SUPPLIED PASSAGE:
== Segment start ==

EXHIBITIONS OF MOTHER-LOVE.
To What Lengths Affections would carry Women in the War.
WAR brought heavy burdens of anxiety and sorrow to the women on both sides of the lines during the terrible struggle of 1861-1865. The anxious waiting for news from the battle-field, the heart-breaking scrutiny of the list of wounded and killed, cannot, with their sorrows, be measured by words and phrases.
One Philadelphia mother, whose husband and son were in the war, received news that her son had been killed in one of the smaller battles of Virginia. She determined to recover the body, and bring it home for burial. After many delays and hindrances, she reached the regiment of which he was a member. She had walked three miles to get there, and had left the casket she had brought down at the station, where fire had destroyed everything but the track.
The soldiers brought up the coffin, and the next morning exhumed the body. They had wrapped him carefully in his blanket, and marked the spotwith a rough board, on which they had carved his name and regiment and company with their knives. When they lifted him out, and laid him at her feet, she recognized him at once.
“Yes, this is my boy,” she said, pushing the damp hair back from his fair young face.
The soldiers, who were glad to render the heart-broken mother any service they could, carried the coffin down to the railroad track, where the station had once stood, and instructed her how to “flag a train;” and assuring her that “a train might come at any time,” they left her there with her dead.
There was no human dwelling in sight. She seated herself on her son’s coffin, beside the charred timbers and ashes, to await the coming of the train. Behind her was the little valley where the Union troops were stationed to guard an important pass. On either side of her were mountains that rose majestically, that might be infested with wild beasts and creeping things. Before her was a little brook and the bands of iron along its banks that rendered it possible to make the journey through that mountain gorge by rail. The afternoon wore away, but no train came; the shades of night closed her in, but no sound of wheels greeted her ears.
She built a little fire so as to signal the train. The sharp notes of the night birds, the fighting of the wildcats on the side of the mountain, themysterious noises in the air, the sound of stealthy footsteps near her,—all fell with fearful distinctness on her ears; for every nerve was strained to its utmost tension. But no train came to relieve her weary vigil. Her garments were wet with the dews of night; and she added wood to the smouldering fire, for the cheerful blaze comforted her.

== Segment end ==

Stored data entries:
== Segment start ==

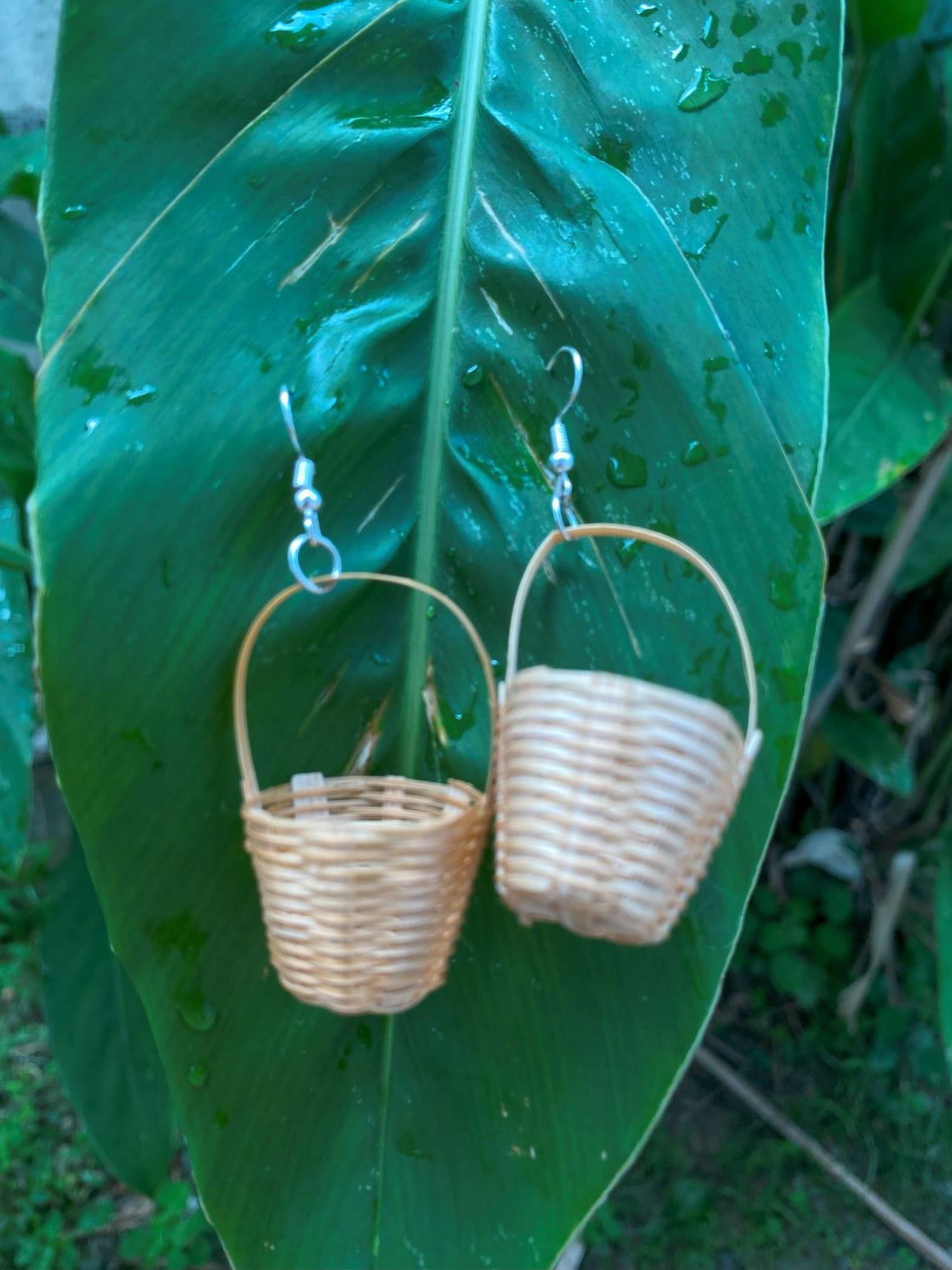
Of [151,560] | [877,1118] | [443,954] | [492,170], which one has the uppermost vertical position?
[492,170]

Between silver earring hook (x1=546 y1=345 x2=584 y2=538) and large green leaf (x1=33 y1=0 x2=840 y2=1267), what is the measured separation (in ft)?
0.04

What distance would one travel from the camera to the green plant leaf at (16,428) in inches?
26.2

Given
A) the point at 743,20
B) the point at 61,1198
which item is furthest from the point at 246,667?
the point at 61,1198

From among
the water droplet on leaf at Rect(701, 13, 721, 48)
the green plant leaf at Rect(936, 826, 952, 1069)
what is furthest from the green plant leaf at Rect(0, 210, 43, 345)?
the green plant leaf at Rect(936, 826, 952, 1069)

== Segment end ==

WHAT YOU WILL DO:
(1) In the mother-love passage, list what the soldiers carved on the rough board that marked the son's grave.
(2) State whether each statement agrees with the mother-love passage, answering yes or no and quoting the words that decide it. (a) The mother walked three miles to reach her son's regiment. (b) The mother did not recognize her son when the body was laid at her feet. (c) A house stood within sight of the place where she waited for the train.
(3) Reproduce the part of the mother-love passage starting with "WAR brought heavy" and going on through "but the track.".
The records were taken from a separate source.

PROBLEM SOLUTIONS:
(1)
- his name
- regiment
- company

(2)
(a) Yes: "She had walked three miles to get there"
(b) No: "she recognized him at once."
(c) No: "There was no human dwelling in sight."

(3)
WAR brought heavy burdens of anxiety and sorrow to the women on both sides of the lines during the terrible struggle of 1861-1865. The anxious waiting for news from the battle-field, the heart-breaking scrutiny of the list of wounded and killed, cannot, with their sorrows, be measured by words and phrases.
One Philadelphia mother, whose husband and son were in the war, received news that her son had been killed in one of the smaller battles of Virginia. She determined to recover the body, and bring it home for burial. After many delays and hindrances, she reached the regiment of which he was a member. She had walked three miles to get there, and had left the casket she had brought down at the station, where fire had destroyed everything but the track.